## Begin

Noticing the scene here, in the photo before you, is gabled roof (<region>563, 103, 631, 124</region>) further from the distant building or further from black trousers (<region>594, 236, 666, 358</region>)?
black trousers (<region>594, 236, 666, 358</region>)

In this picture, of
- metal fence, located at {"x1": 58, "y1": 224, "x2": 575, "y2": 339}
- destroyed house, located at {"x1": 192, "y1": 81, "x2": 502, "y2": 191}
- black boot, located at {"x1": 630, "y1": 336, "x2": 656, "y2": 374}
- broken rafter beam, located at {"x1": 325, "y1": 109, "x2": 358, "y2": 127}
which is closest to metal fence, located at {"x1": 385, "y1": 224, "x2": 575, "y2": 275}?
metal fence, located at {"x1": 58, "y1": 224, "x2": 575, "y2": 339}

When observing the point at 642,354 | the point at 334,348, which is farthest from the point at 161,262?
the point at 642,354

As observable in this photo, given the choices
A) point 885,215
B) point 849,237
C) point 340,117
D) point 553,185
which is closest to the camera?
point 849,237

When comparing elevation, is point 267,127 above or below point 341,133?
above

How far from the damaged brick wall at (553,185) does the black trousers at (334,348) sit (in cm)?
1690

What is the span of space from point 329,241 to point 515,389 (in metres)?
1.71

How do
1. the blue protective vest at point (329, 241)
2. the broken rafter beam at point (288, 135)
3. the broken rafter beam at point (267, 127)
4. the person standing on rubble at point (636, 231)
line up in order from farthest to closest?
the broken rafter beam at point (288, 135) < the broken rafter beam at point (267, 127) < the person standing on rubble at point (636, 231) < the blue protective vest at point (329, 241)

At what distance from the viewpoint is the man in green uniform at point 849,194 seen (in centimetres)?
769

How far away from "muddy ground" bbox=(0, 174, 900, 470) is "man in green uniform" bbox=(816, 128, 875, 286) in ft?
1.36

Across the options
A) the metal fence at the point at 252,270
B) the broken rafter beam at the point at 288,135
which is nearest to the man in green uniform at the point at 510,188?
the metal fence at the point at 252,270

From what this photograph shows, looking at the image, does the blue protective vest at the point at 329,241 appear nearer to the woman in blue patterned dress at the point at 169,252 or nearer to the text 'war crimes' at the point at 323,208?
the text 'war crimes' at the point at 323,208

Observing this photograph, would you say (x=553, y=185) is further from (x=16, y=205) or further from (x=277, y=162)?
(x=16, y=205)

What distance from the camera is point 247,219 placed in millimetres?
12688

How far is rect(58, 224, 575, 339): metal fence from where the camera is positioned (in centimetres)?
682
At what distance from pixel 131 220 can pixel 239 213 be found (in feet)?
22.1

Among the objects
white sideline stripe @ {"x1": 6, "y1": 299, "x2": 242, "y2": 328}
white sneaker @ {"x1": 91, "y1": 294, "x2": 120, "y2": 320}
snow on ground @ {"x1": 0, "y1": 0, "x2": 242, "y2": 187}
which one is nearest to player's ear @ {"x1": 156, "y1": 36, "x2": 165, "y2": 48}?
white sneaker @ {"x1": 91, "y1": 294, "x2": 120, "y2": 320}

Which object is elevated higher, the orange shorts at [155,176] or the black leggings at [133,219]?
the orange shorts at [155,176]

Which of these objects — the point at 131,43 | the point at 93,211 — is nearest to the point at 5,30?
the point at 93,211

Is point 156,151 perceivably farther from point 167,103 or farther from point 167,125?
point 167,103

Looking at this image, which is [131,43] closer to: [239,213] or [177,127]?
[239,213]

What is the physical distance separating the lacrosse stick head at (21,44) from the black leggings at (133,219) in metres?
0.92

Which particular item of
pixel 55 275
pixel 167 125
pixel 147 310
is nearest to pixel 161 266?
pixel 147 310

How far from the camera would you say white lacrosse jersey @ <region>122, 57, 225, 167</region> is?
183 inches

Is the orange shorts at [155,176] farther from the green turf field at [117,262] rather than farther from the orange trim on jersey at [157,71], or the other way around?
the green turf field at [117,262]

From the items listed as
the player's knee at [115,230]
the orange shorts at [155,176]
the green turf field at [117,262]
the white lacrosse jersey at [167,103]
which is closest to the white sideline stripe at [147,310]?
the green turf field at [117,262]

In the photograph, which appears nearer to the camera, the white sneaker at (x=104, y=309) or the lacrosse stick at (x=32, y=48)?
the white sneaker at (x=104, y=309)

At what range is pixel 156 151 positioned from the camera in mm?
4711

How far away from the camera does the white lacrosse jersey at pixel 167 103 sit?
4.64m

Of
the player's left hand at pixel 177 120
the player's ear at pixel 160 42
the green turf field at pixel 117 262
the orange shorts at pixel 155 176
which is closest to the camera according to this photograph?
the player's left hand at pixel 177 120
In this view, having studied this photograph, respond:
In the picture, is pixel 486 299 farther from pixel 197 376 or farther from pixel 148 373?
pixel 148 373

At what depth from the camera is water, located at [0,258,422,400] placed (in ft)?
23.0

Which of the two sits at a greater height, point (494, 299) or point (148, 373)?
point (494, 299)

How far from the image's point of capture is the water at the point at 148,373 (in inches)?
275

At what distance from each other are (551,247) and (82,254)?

## End

◆ **WHAT THE EXERCISE ASKS**
Copy all the lines, exactly.

◆ **ANSWER TO THE TASK**
Noticing the scene here, in the photo before you, is gabled roof (<region>563, 103, 631, 124</region>) further from the distant building or further from black trousers (<region>594, 236, 666, 358</region>)?
black trousers (<region>594, 236, 666, 358</region>)

In this picture, of
- metal fence, located at {"x1": 58, "y1": 224, "x2": 575, "y2": 339}
- destroyed house, located at {"x1": 192, "y1": 81, "x2": 502, "y2": 191}
- black boot, located at {"x1": 630, "y1": 336, "x2": 656, "y2": 374}
- broken rafter beam, located at {"x1": 325, "y1": 109, "x2": 358, "y2": 127}
which is closest to metal fence, located at {"x1": 385, "y1": 224, "x2": 575, "y2": 275}?
metal fence, located at {"x1": 58, "y1": 224, "x2": 575, "y2": 339}

When observing the point at 642,354 | the point at 334,348, which is farthest from the point at 161,262?
the point at 642,354

As observable in this photo, given the choices
A) point 885,215
B) point 849,237
C) point 340,117
D) point 553,185
which is closest to the camera?
point 849,237

When comparing elevation, is point 267,127 above or below point 341,133?
above

How far from the damaged brick wall at (553,185) does the black trousers at (334,348) sit (in cm)?
1690

What is the span of space from point 329,241 to point 515,389 (in metres)?
1.71

How do
1. the blue protective vest at point (329, 241)
2. the broken rafter beam at point (288, 135)
3. the broken rafter beam at point (267, 127)
4. the person standing on rubble at point (636, 231)
line up in order from farthest to closest?
the broken rafter beam at point (288, 135) < the broken rafter beam at point (267, 127) < the person standing on rubble at point (636, 231) < the blue protective vest at point (329, 241)

At what distance from the viewpoint is the man in green uniform at point 849,194 seen (in centimetres)?
769

How far away from "muddy ground" bbox=(0, 174, 900, 470) is "man in green uniform" bbox=(816, 128, 875, 286) in ft?
1.36

Across the options
A) the metal fence at the point at 252,270
B) the broken rafter beam at the point at 288,135
which is nearest to the man in green uniform at the point at 510,188?
the metal fence at the point at 252,270

From what this photograph shows, looking at the image, does the blue protective vest at the point at 329,241 appear nearer to the woman in blue patterned dress at the point at 169,252 or nearer to the text 'war crimes' at the point at 323,208?
the text 'war crimes' at the point at 323,208

Observing this photograph, would you say (x=553, y=185) is further from (x=16, y=205) or further from (x=277, y=162)?
(x=16, y=205)

What distance from the camera is point 247,219 placed in millimetres?
12688

How far is rect(58, 224, 575, 339): metal fence from where the camera is positioned (in centimetres)?
682
At what distance from pixel 131 220 can pixel 239 213 be found (in feet)?
22.1

Among the objects
white sideline stripe @ {"x1": 6, "y1": 299, "x2": 242, "y2": 328}
white sneaker @ {"x1": 91, "y1": 294, "x2": 120, "y2": 320}
snow on ground @ {"x1": 0, "y1": 0, "x2": 242, "y2": 187}
which one is nearest to player's ear @ {"x1": 156, "y1": 36, "x2": 165, "y2": 48}?
white sneaker @ {"x1": 91, "y1": 294, "x2": 120, "y2": 320}

Which object is elevated higher, the orange shorts at [155,176] or the black leggings at [133,219]?
the orange shorts at [155,176]

Which of these objects — the point at 131,43 | the point at 93,211 — is nearest to the point at 5,30?
the point at 93,211

Is point 156,151 perceivably farther from point 167,103 or farther from point 167,125?
point 167,103

Looking at this image, which is [131,43] closer to: [239,213] or [177,127]?
[239,213]

What is the physical distance separating the lacrosse stick head at (21,44) from the black leggings at (133,219) in metres?
0.92

Which particular item of
pixel 55 275
pixel 167 125
pixel 147 310
is nearest to pixel 161 266?
pixel 147 310

How far from the camera would you say white lacrosse jersey @ <region>122, 57, 225, 167</region> is?
183 inches

Is the orange shorts at [155,176] farther from the green turf field at [117,262] rather than farther from the orange trim on jersey at [157,71], or the other way around?
the green turf field at [117,262]

From the items listed as
the player's knee at [115,230]
the orange shorts at [155,176]
the green turf field at [117,262]
the white lacrosse jersey at [167,103]
which is closest to the white sideline stripe at [147,310]?
the green turf field at [117,262]

In the photograph, which appears nearer to the camera, the white sneaker at (x=104, y=309) or the lacrosse stick at (x=32, y=48)?
the white sneaker at (x=104, y=309)

At what range is pixel 156 151 positioned from the camera in mm?
4711

How far away from the camera does the white lacrosse jersey at pixel 167 103 sit?
4.64m

Of
the player's left hand at pixel 177 120
the player's ear at pixel 160 42
the green turf field at pixel 117 262
the orange shorts at pixel 155 176
which is closest to the camera according to this photograph?
the player's left hand at pixel 177 120
In this view, having studied this photograph, respond:
In the picture, is pixel 486 299 farther from pixel 197 376 or farther from pixel 148 373?
pixel 148 373

At what depth from the camera is water, located at [0,258,422,400] placed (in ft)?
23.0

Which of the two sits at a greater height, point (494, 299) or point (148, 373)?
point (494, 299)

How far from the image's point of capture is the water at the point at 148,373 (in inches)?
275

At what distance from each other are (551,247) and (82,254)?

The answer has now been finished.